HEALTHIER: New study says that black men are healthier in prison

A NEW STUDY has found that black prisoners are less likely to die from ‘health and lifestyle’ related illnesses, than those on the outside.

According to findings published in Annals of Epidemiology, black inmates are between 30 and 40 percent less likely to die from diabetes, drug-related causes, suicide, and murder, than black men not in prison.

The study, which involved 100,000 black and white men aged between 20 and 79, looked at inmates who were held in North Carolina prisons at some point between 1995 and 2005.

Researchers compared prison and state health records to determine inmates’ cause of death during their prison stay, against figures with expected deaths in men of the same age and race in the general population.

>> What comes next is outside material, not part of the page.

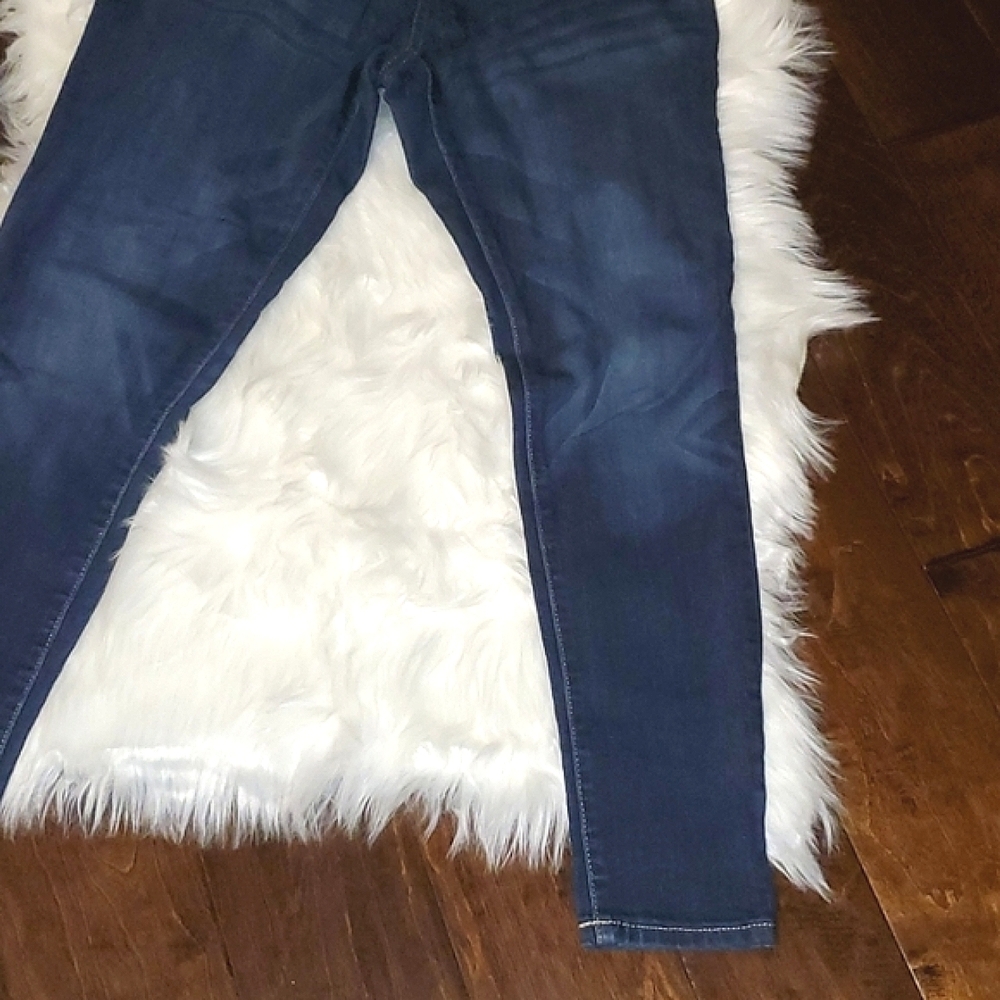 Maternity blue jeans - Picture 2 of 8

The report found that white men on the whole were 12 percent more likely to die in prison than outside, a finding they attributed to higher rates of infection, including HIV and hepatitis.

One of the study’s researchers, Dr. David Rosen, told Reuters: "For some populations, being in prison likely provides benefits in regards to access to healthcare and life expectancy."

"It's important to remember that there are many possible negative consequences of imprisonment. For example, broken relationships, loss of employment opportunities, and greater entrenchment in criminal activity, that are not reflected in our study findings.

“But nevertheless have an important influence on prisoners' lives and their overall health," he added.